= What you need to do =
Render each line of the records below as a Markdown table with the columns No. and Line, numbering the rows and skipping blank lines. Leave the pictures out of the answer.

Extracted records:

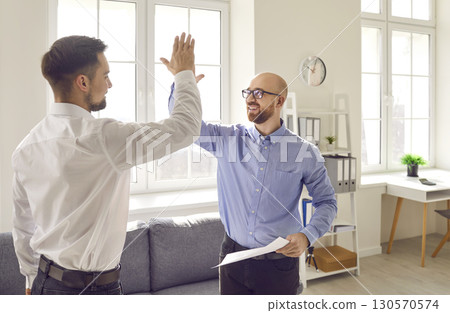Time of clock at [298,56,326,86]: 10:02
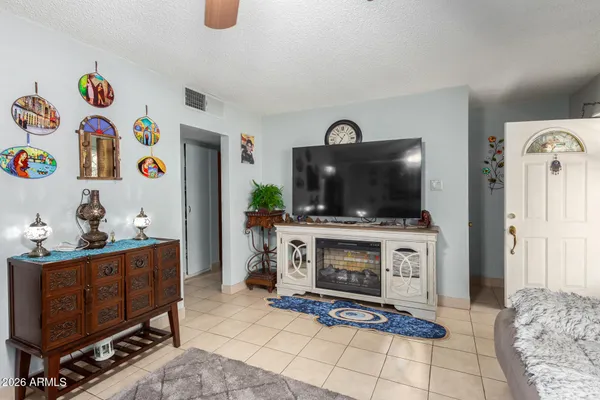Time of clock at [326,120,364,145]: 10:34
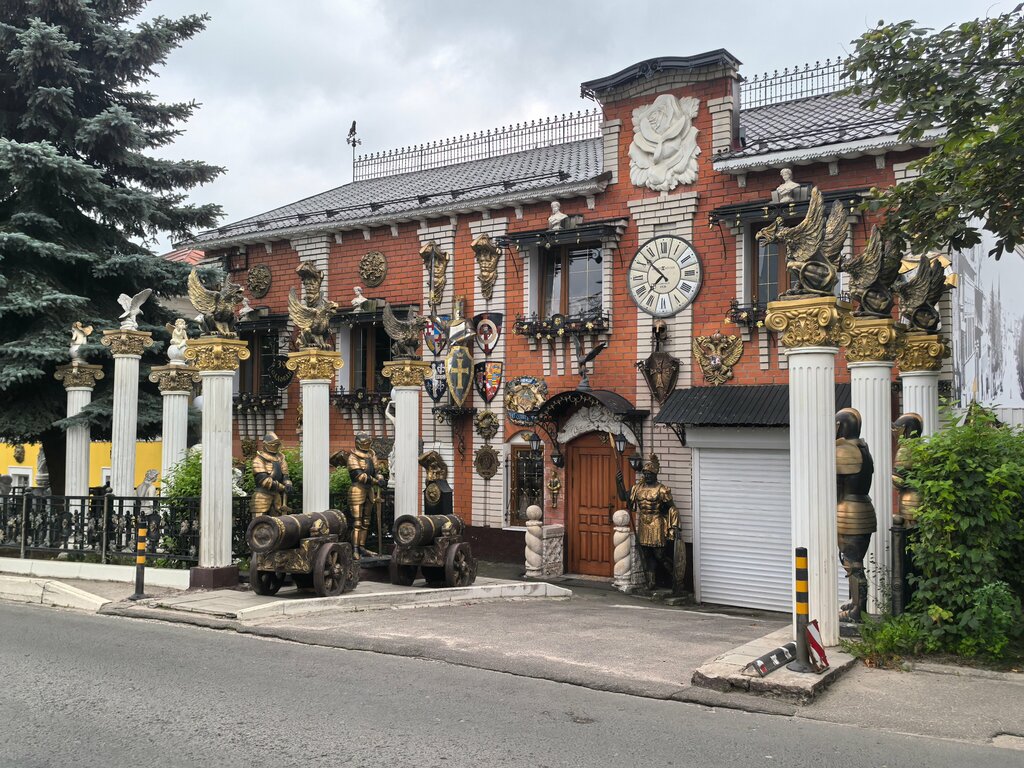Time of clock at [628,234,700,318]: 7:52
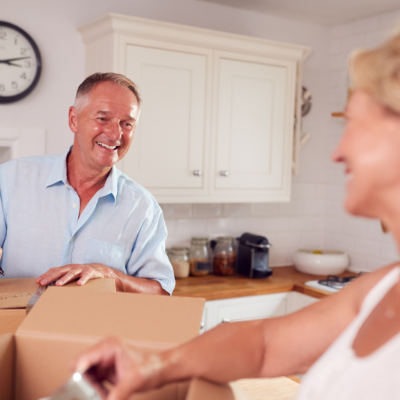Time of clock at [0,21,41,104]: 3:12
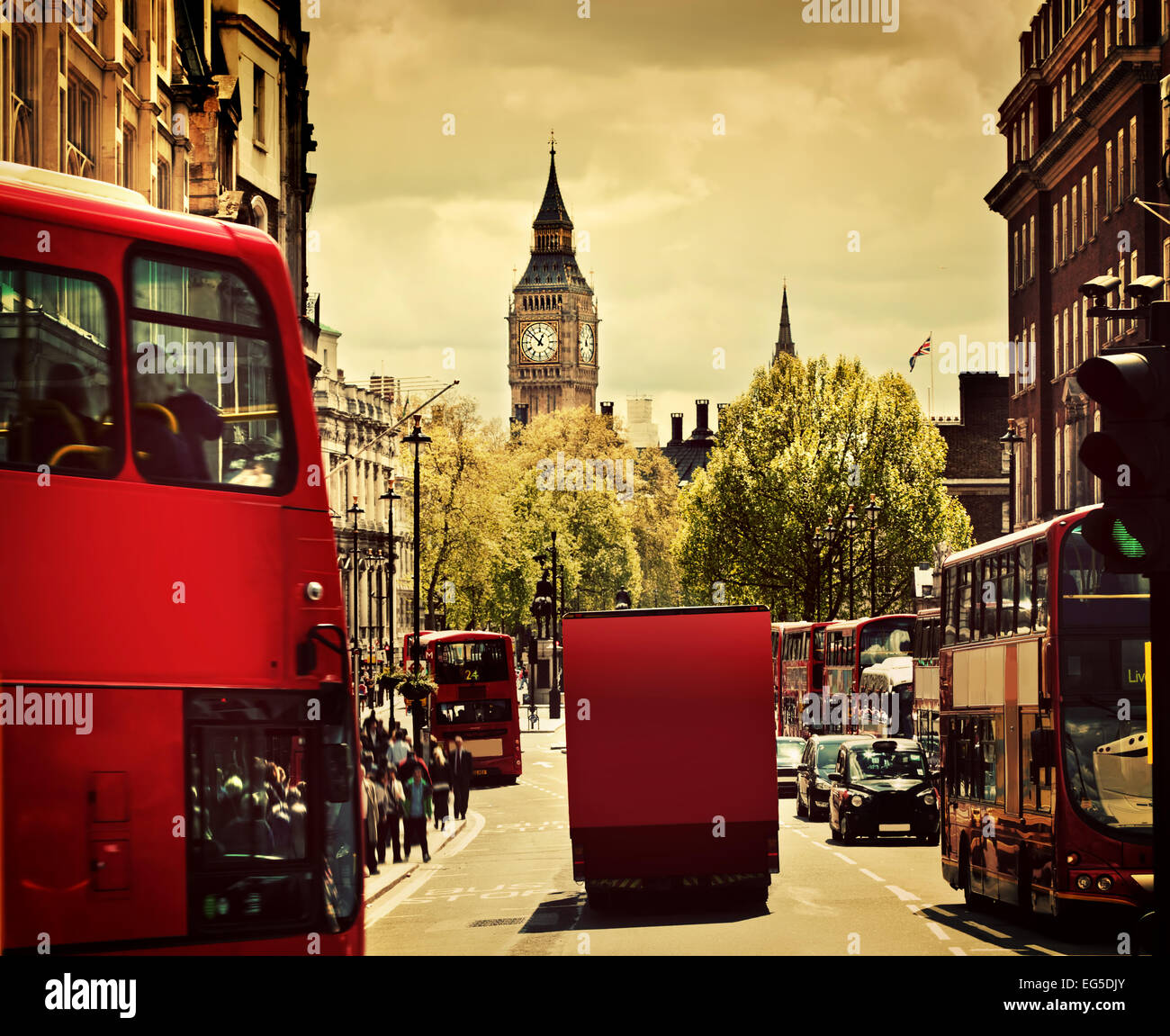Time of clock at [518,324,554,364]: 12:52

= Solution for this task =
| No. | Line |
|---|---|
| 1 | Time of clock at [298,56,326,86]: 10:02 |
| 2 | Time of clock at [326,120,364,145]: 10:34 |
| 3 | Time of clock at [628,234,700,318]: 7:52 |
| 4 | Time of clock at [0,21,41,104]: 3:12 |
| 5 | Time of clock at [518,324,554,364]: 12:52 |